Umar kembali dijinakkan suasana. Ia mulai berani merapatkan tubuhnya ke samping Lastri. Bagai seorang bapak kepada anak, tangan kanan Umar mengelus lembut punggung Lastri. Tidak ada reaksi atau bahasa tubuh dari Lastri atas sentuhan lembut itu. Umar menjadi risih sendiri. Segera ia tarik tangannya dan menggeser tubuhnya yang telah merapat ke pinggang Lastri. Tetapi dengan sigapnya, tangan Lastri menahan tangan Umar. Ia menempelkan kembali tangan yang terlihat bergetar itu ke punggungnya, sembari merebahkan wajahnya ke dada Umar. Sudah hampir dua jam mereka di restoran itu.

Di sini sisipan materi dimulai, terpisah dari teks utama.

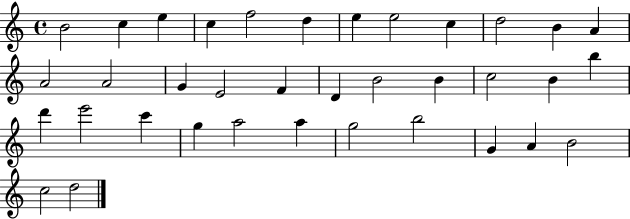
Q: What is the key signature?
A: C major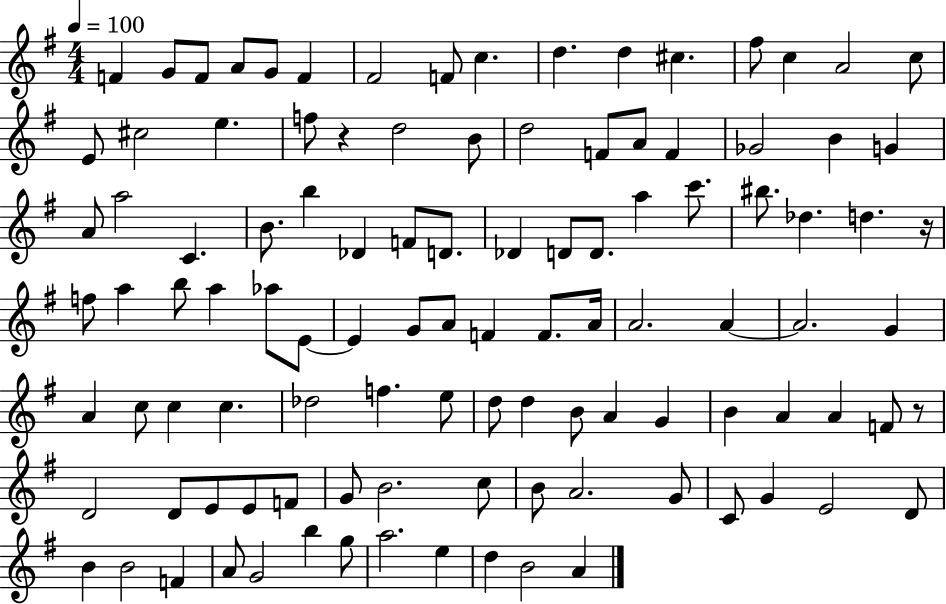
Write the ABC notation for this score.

“Sebentar lagi sore, kita harus pulang,” bisik Umar pelan ke telinga isteri Lastri. Lastri tidak menjawab. Ia begitu nyaman merebahkan wajahnya ke dada bidang buruh nelayan itu. Umar tak bisa apa-apa. Ia sengaja menempatkan dirinya sebagai buruh yang tentunya menurut apa perintah majikan. Hidungnya lalu ditempelkannya ke rambut Lastri. Diam-diam Umar mencuri kenikmatan lain dari aroma hairtonic di rambut majikannya.
Sementara Lastri kian menyurukkan mukanya ke dada Umar. Tangannya menggeletak di paha Umar yang tertutup pandang oleh meja makan restoran itu. Lastri seperti tak peduli kalau ada orang lain melihat mereka. Suasana itu seakan berkolerasi dengan posisi mereka yang terhalang tanaman pergola yang merayap dari bawah sampai ke atap gazebo. Mereka bisa lebih dulu melihat orang datang atau melintasi mereka.
“Mengapa kamu mengajak pulang?”
“Kita sudah terlalu lama di sini,” jawab Umar pendek saja.
“Memangnya kenapa? Kamu tidak betah berdua denganku?”
“Bukan begitu, Mbak. Lepas Magrib saya harus ke bagan. Sekarang ‘kan sedang purnama.”
“Aku yang mengatur kamu kerja, Mar!” tegas Lastri.
“Iiya..Mbak,” Umar sadar. Ia mencoba lepas dari dekapan Lastri. Tetapi sang majikan tetap menahannya.
“Kamu harus mengerti, siapa dirimu. Nasib keluargamu bukan di tangan Boni! tetapi ada di tanganku!” kata Lastri meninggi.
“Iya..Mbak.” Umar membiarkan dadanya menyangga wajah majikan.
“Artinya, kamu harus mendengarkan aku bukan Boni atau orang lain! Paham?”
“Pa..pa..paham, Mbak.”
“Bagus! Sekarang aku butuh kamu. Aku yang mengatur kapan kita harus pulang!”
“Ya, Mbak.”
Umar terhenyak melihat perubahan mendadak perilaku Lastri. Ia belum siap menyikapinya. Umar berada di antara ketertindasan dan keinginan mereguk kenikmatan dari situasi yang tengah berlangsung di hadapannya. Ia merasa kehilangan harga dirinya, tetapi ia mendapatkan kebanggaan lain di antara kebutuhan fisik dan psikis sang majikan.
Umar membiarkan dirinya seperti seekor keledai yang ditusuk hidungnya oleh sang majikan. Karena ia tak butuh lagi pertentangan kelas sebagai seorang buruh. Ia sakiti dirinya bahkan keluarganya, untuk mendapatkan kesejajaran kelas dengan sang penguasa dirinya, Lastri. “Tidak ada yang merugikan dan dirugikan,” bela Umar kepada dirinya. Maka ia biarkan tangan kecil halus itu berkeliaran di atas pahanya. Karena ia pun menikmatinya.
Beberapa saat setelah membayar ke kasir, Lastri menarik tangan Umar ke pinggangnya. Mereka meninggalkan restoran. Sore itu, kedua buruh dan majikan itu, seakan lupa arah jalan menuju pulang ke rumah.